** begin DATASET CONTENT **

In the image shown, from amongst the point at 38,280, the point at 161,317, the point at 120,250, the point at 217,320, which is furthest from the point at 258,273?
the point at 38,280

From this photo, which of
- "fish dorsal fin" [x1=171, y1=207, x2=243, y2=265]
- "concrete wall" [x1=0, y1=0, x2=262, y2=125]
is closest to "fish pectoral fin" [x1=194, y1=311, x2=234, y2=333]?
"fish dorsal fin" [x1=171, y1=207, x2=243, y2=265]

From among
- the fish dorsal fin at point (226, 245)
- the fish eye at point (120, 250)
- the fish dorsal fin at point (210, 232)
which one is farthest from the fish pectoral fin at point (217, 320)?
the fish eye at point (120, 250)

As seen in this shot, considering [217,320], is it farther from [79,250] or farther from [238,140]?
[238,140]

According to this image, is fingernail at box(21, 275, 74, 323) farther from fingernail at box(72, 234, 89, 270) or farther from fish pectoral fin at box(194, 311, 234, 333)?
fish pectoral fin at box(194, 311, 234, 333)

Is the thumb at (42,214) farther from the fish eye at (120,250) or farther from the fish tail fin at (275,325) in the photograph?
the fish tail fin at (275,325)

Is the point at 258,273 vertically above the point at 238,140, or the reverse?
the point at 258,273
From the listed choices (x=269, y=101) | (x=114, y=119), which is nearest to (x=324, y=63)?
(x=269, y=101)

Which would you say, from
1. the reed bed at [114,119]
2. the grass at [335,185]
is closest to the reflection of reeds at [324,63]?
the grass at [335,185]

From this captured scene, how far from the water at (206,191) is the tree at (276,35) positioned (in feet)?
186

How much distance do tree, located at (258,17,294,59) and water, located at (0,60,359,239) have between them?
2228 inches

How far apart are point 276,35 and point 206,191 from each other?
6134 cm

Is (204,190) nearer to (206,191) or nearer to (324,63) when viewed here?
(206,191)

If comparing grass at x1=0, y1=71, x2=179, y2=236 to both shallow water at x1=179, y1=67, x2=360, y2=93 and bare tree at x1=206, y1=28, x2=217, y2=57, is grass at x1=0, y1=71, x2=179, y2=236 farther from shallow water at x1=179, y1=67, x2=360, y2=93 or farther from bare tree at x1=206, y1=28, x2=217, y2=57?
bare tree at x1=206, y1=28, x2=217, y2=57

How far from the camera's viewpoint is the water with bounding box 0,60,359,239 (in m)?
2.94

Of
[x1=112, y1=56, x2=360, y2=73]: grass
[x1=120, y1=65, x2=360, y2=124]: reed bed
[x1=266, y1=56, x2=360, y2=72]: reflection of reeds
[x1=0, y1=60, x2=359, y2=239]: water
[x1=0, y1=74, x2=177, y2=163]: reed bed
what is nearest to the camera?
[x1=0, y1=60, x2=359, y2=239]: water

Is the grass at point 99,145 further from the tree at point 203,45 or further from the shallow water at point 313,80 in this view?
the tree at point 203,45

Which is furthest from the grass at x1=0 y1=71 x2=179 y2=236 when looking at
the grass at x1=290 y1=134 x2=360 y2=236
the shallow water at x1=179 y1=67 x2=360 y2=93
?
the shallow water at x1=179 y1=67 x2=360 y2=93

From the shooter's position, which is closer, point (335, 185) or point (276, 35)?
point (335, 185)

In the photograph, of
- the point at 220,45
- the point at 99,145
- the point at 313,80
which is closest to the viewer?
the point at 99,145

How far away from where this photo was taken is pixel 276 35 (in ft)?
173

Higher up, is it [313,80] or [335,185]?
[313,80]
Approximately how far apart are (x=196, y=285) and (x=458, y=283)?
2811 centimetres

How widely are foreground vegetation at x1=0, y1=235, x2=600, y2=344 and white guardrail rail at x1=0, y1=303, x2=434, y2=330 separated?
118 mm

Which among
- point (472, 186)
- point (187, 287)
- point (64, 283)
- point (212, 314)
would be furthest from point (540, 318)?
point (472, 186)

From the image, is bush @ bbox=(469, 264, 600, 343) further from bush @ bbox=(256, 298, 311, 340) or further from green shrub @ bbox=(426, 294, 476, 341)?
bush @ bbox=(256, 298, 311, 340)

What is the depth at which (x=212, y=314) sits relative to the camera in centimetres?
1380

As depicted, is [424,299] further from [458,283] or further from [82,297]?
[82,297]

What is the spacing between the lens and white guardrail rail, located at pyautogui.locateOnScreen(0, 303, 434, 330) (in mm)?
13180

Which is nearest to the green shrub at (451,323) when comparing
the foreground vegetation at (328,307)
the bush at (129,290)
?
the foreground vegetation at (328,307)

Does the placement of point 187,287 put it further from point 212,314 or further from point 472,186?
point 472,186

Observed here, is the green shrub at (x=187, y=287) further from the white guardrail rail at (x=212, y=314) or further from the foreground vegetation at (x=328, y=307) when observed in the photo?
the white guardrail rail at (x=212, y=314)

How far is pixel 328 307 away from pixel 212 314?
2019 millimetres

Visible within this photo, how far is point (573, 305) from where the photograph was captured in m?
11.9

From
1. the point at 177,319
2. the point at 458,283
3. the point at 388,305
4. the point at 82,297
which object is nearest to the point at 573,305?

** end DATASET CONTENT **

EXERCISE DETAILS ▸ Extract each line of the listing above, copying it word for word.

REPLY ▸
In the image shown, from amongst the point at 38,280, the point at 161,317, the point at 120,250, the point at 217,320, which is furthest from the point at 258,273?
the point at 38,280

From this photo, which of
- "fish dorsal fin" [x1=171, y1=207, x2=243, y2=265]
- "concrete wall" [x1=0, y1=0, x2=262, y2=125]
is closest to "fish pectoral fin" [x1=194, y1=311, x2=234, y2=333]?
"fish dorsal fin" [x1=171, y1=207, x2=243, y2=265]

From among
- the fish dorsal fin at point (226, 245)
- the fish eye at point (120, 250)
- the fish dorsal fin at point (210, 232)
which one is farthest from the fish pectoral fin at point (217, 320)?
the fish eye at point (120, 250)

As seen in this shot, considering [217,320], is it farther from [79,250] or farther from [238,140]?
[238,140]

According to this image, is fingernail at box(21, 275, 74, 323) farther from fingernail at box(72, 234, 89, 270) or farther from fish pectoral fin at box(194, 311, 234, 333)?
fish pectoral fin at box(194, 311, 234, 333)

Is the thumb at (42,214) farther from the fish eye at (120,250) or farther from the fish tail fin at (275,325) in the photograph?
the fish tail fin at (275,325)

Is the point at 258,273 vertically above the point at 238,140, or the reverse?
the point at 258,273
From the listed choices (x=269, y=101) | (x=114, y=119), which is nearest to (x=324, y=63)?
(x=269, y=101)

Which would you say, from
1. the reed bed at [114,119]
2. the grass at [335,185]
is closest to the reflection of reeds at [324,63]?
the grass at [335,185]

From this captured scene, how far from the water at (206,191) is the tree at (276,35) positioned (in feet)?
186

How much distance do tree, located at (258,17,294,59) and water, located at (0,60,359,239) have between them?
2228 inches

How far apart are point 276,35 and point 206,191 from each other?
6134 cm

Is (204,190) nearer to (206,191) or nearer to (324,63) when viewed here?
(206,191)

If comparing grass at x1=0, y1=71, x2=179, y2=236 to both shallow water at x1=179, y1=67, x2=360, y2=93 and bare tree at x1=206, y1=28, x2=217, y2=57, is grass at x1=0, y1=71, x2=179, y2=236 farther from shallow water at x1=179, y1=67, x2=360, y2=93 or farther from bare tree at x1=206, y1=28, x2=217, y2=57?
bare tree at x1=206, y1=28, x2=217, y2=57

How far from the camera's viewpoint is the water with bounding box 0,60,359,239 (in m)?
2.94

Of
[x1=112, y1=56, x2=360, y2=73]: grass
[x1=120, y1=65, x2=360, y2=124]: reed bed
[x1=266, y1=56, x2=360, y2=72]: reflection of reeds
[x1=0, y1=60, x2=359, y2=239]: water
[x1=0, y1=74, x2=177, y2=163]: reed bed
what is nearest to the camera?
[x1=0, y1=60, x2=359, y2=239]: water

Is the grass at point 99,145 further from the tree at point 203,45 or further from the shallow water at point 313,80 in this view?
the tree at point 203,45

Which is furthest from the grass at x1=0 y1=71 x2=179 y2=236 when looking at
the grass at x1=290 y1=134 x2=360 y2=236
the shallow water at x1=179 y1=67 x2=360 y2=93
?
the shallow water at x1=179 y1=67 x2=360 y2=93

From the shooter's position, which is closer, point (335, 185) or point (276, 35)?
point (335, 185)

In the photograph, of
- the point at 220,45
- the point at 99,145
- the point at 313,80
which is closest to the viewer?
the point at 99,145

How far away from where this photo was taken is pixel 276 35 (in ft)?
173

Higher up, is it [313,80] or [335,185]?
[313,80]
Approximately how far apart are (x=196, y=285) and (x=458, y=283)?
2811 centimetres

How widely are foreground vegetation at x1=0, y1=235, x2=600, y2=344 and white guardrail rail at x1=0, y1=303, x2=434, y2=330 separated?
118 mm

Which among
- point (472, 186)
- point (187, 287)
- point (64, 283)
- point (212, 314)
would be furthest from point (540, 318)?
point (472, 186)

From the image, is bush @ bbox=(469, 264, 600, 343) further from bush @ bbox=(256, 298, 311, 340) or further from green shrub @ bbox=(426, 294, 476, 341)?
bush @ bbox=(256, 298, 311, 340)

What is the depth at which (x=212, y=314) sits relative to the camera in centimetres?
1380

As depicted, is [424,299] further from [458,283] or further from [82,297]?
[82,297]

What is the spacing between the lens and white guardrail rail, located at pyautogui.locateOnScreen(0, 303, 434, 330) (in mm)?
13180

Which is nearest to the green shrub at (451,323) when comparing
the foreground vegetation at (328,307)
the bush at (129,290)
?
the foreground vegetation at (328,307)

Does the placement of point 187,287 put it further from point 212,314 or further from point 472,186?
point 472,186

Observed here, is the green shrub at (x=187, y=287) further from the white guardrail rail at (x=212, y=314) or further from the foreground vegetation at (x=328, y=307) when observed in the photo?
the white guardrail rail at (x=212, y=314)

How far is pixel 328 307 away from pixel 212 314?
2019 millimetres

Visible within this photo, how far is point (573, 305) from where the photograph was captured in m?
11.9

From
1. the point at 177,319
2. the point at 458,283
3. the point at 388,305
4. the point at 82,297
which object is nearest to the point at 573,305?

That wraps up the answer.